Ryan Fitzgerald writes,
A minor quibble. Your recent post ("Forever Reading . . .") is in error, I'm afraid. After noticing the mistake on more than one occasion throughout several years following your wonderful blog, surely the time has come that I assist a fellow stickler. Schopenahuer did not author the line, "For ever reading, never to be read;" he merely quoted Alexander Pope, who once said,
"A Lumberhouse of Books in every head,
For ever reading, never to be read." (Dunciad III 189–90)
I only know the verse myself from reading R.J. Hollingdale's translation of the Great Pessimist's essays and aphorisms, so I can see how one might attribute it thus.

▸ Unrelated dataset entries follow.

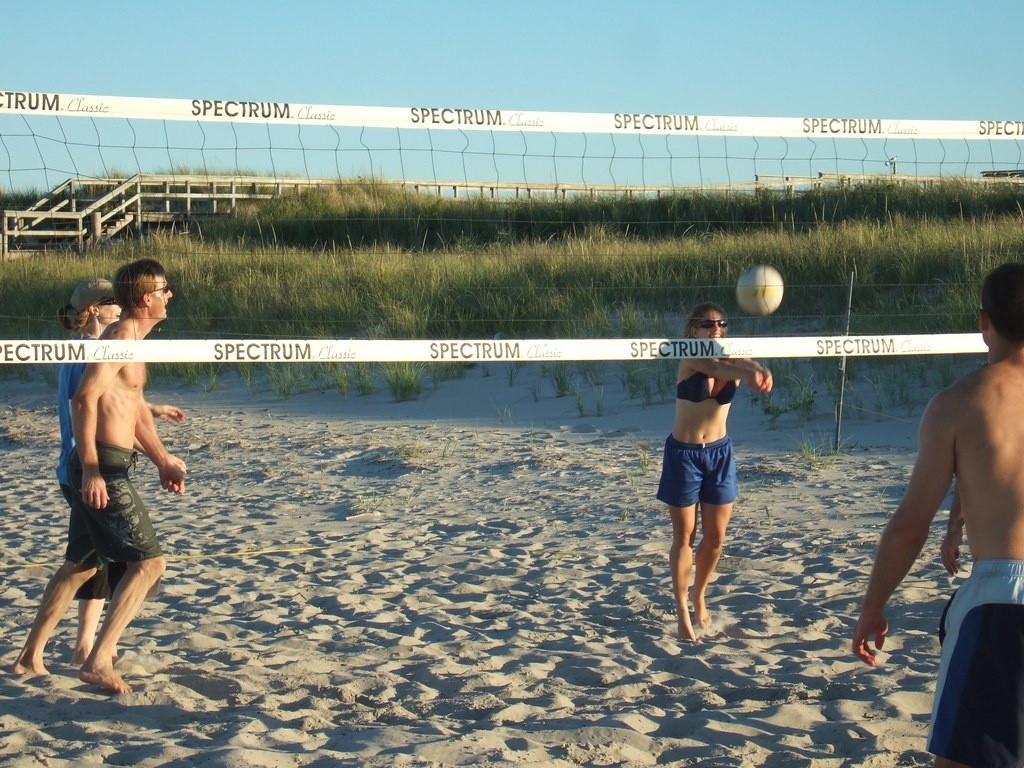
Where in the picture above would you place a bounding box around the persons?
[657,301,774,642]
[851,260,1024,768]
[55,276,186,664]
[11,258,188,695]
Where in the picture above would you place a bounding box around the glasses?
[695,320,728,329]
[142,283,170,298]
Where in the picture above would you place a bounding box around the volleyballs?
[734,264,785,317]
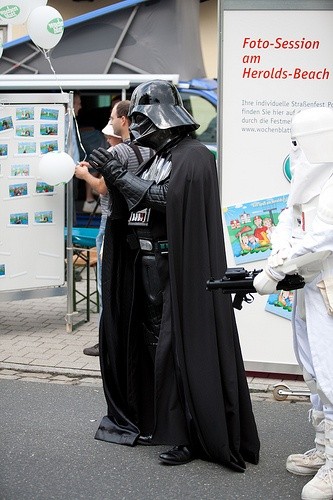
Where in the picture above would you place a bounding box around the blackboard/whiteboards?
[0,104,67,293]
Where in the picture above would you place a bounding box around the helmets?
[290,107,333,164]
[126,80,200,152]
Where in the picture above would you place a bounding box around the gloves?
[88,147,155,212]
[253,269,279,296]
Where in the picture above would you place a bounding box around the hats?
[101,120,122,138]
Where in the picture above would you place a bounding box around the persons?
[65,93,102,212]
[253,107,333,500]
[74,100,156,356]
[88,79,260,474]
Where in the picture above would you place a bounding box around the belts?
[137,236,169,254]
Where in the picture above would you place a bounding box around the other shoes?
[83,343,99,356]
[83,200,101,213]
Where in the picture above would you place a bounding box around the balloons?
[0,0,64,49]
[39,150,75,186]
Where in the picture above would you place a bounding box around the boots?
[286,408,325,475]
[301,419,333,500]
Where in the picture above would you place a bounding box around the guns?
[205,267,305,310]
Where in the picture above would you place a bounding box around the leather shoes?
[159,443,198,464]
[136,435,153,445]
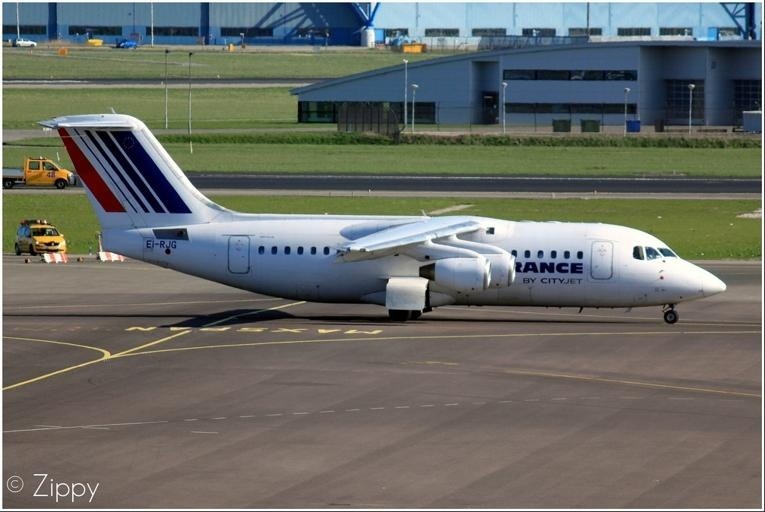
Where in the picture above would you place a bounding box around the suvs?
[14,219,69,255]
[11,38,36,48]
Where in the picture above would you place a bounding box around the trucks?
[4,152,74,190]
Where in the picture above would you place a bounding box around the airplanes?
[38,107,733,325]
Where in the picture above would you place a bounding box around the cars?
[116,39,137,49]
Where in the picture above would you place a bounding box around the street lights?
[188,51,195,131]
[402,58,419,131]
[502,82,508,133]
[623,87,632,138]
[687,82,695,133]
[164,50,171,129]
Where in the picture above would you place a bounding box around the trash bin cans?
[552,119,571,132]
[581,120,600,132]
[627,120,640,132]
[743,111,762,132]
[655,119,664,131]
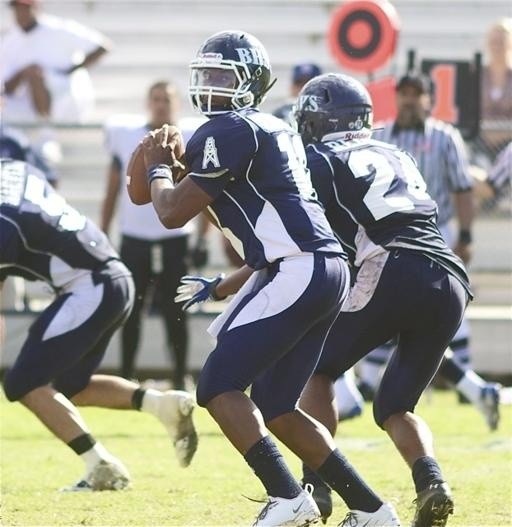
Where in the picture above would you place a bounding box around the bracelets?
[459,227,472,246]
[147,163,174,180]
[210,277,227,302]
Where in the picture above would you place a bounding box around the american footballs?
[125,128,185,206]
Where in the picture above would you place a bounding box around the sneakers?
[411,479,454,527]
[59,457,130,491]
[158,389,198,468]
[339,392,363,420]
[337,501,402,526]
[482,383,499,428]
[252,482,332,526]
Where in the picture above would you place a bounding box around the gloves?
[174,272,223,312]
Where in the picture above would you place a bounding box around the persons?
[96,82,196,390]
[142,31,397,524]
[371,74,476,403]
[326,343,499,426]
[295,72,469,527]
[273,62,320,123]
[476,21,512,122]
[2,2,111,131]
[0,157,197,493]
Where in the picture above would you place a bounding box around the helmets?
[289,73,373,143]
[188,30,271,119]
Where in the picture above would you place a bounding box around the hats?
[293,66,319,82]
[396,72,430,91]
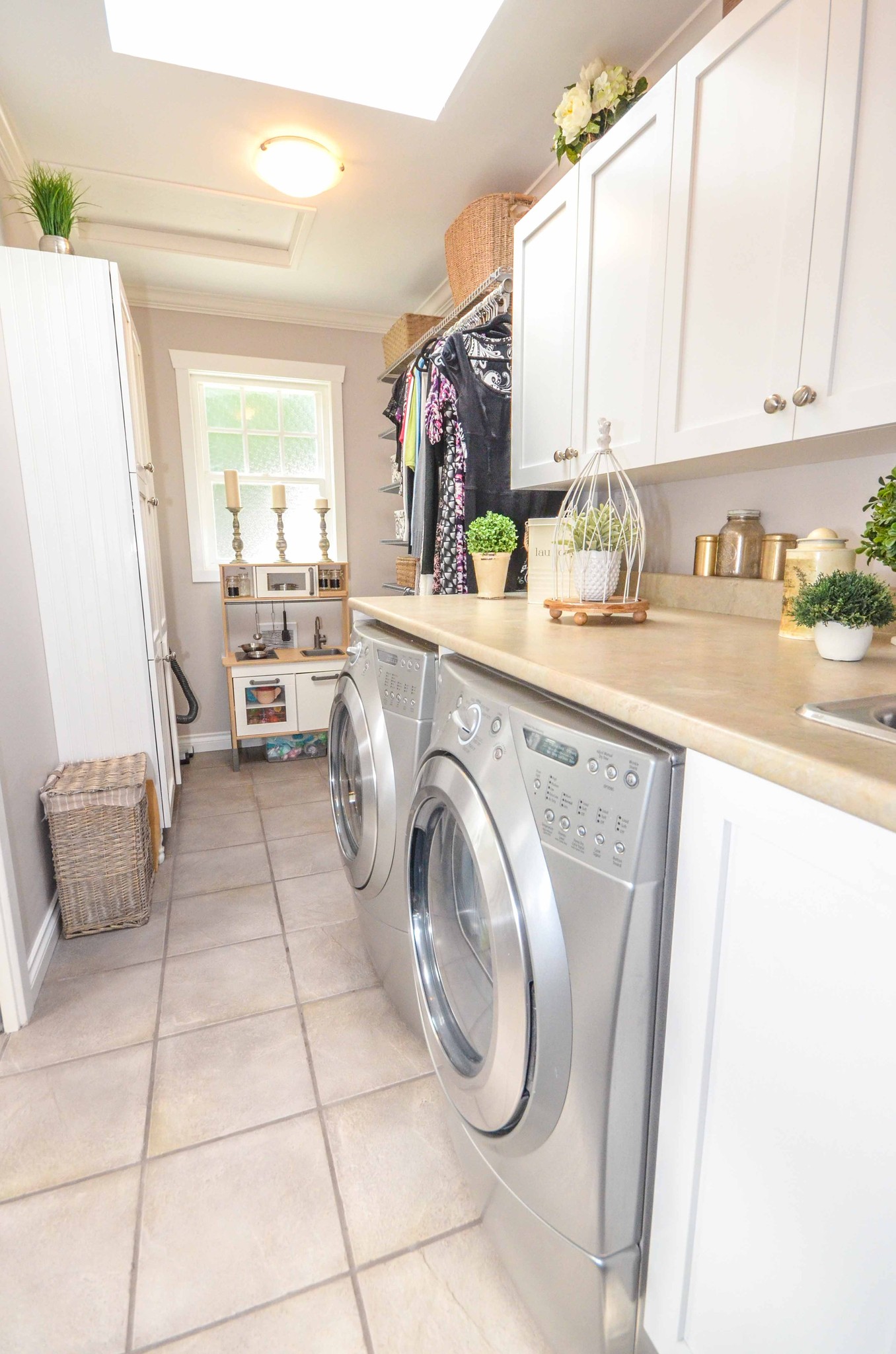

But alas, I know how much you honor precision, so I'm compelled to help where I can. That's it -- the first error I've been able to catch since 2005 or so. Excellent work, I'd say.
Ad majorem Dei gloriam!
Mr. Fitzgerald turns out to be correct. In "On Thinking for Oneself," an essay I had read circa 1980, Schopenhauer does indeed quote Alexander Pope, though only the words "For ever reading, never to be read." And the reference he gives is a little different: Dunciad iii, 194.
I in turn have a quibble with Mr. Fitzgerald's "minor quibble." A quibble is minor by definition, so 'minor quibble' is a pleonasm. Pleonasm, however, is but a peccadillo.